Material for this task:
[BEGIN]

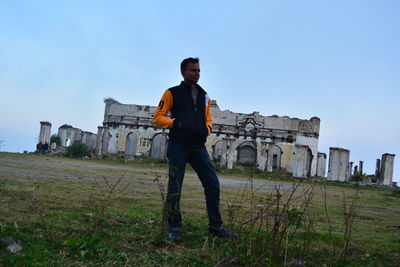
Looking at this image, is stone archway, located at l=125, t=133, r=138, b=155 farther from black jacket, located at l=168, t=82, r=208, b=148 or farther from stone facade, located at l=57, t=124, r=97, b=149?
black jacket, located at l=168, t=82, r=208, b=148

[END]
[BEGIN]

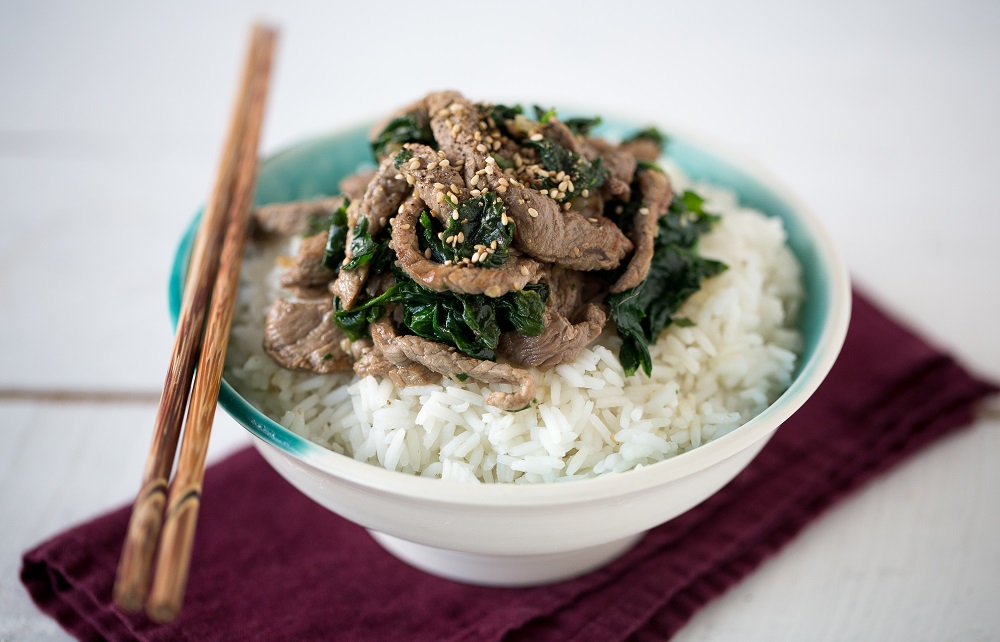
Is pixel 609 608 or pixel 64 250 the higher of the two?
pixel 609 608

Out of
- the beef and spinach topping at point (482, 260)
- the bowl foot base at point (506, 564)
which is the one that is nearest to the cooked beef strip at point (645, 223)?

[END]

The request: Rewrite the data starting at the line containing "Is pixel 609" and ending at the line containing "which is the", changing only the pixel coordinates in the answers: multiply each by 1.55 and round to a whole number, with halves rounded up. Reproduce all other text in those lines unchanged.

Solution for this problem:
Is pixel 609 608 or pixel 64 250 the higher of the two?
pixel 944 942

Out of
- the beef and spinach topping at point (482, 260)
- the bowl foot base at point (506, 564)
which is the one that is nearest to the cooked beef strip at point (645, 223)?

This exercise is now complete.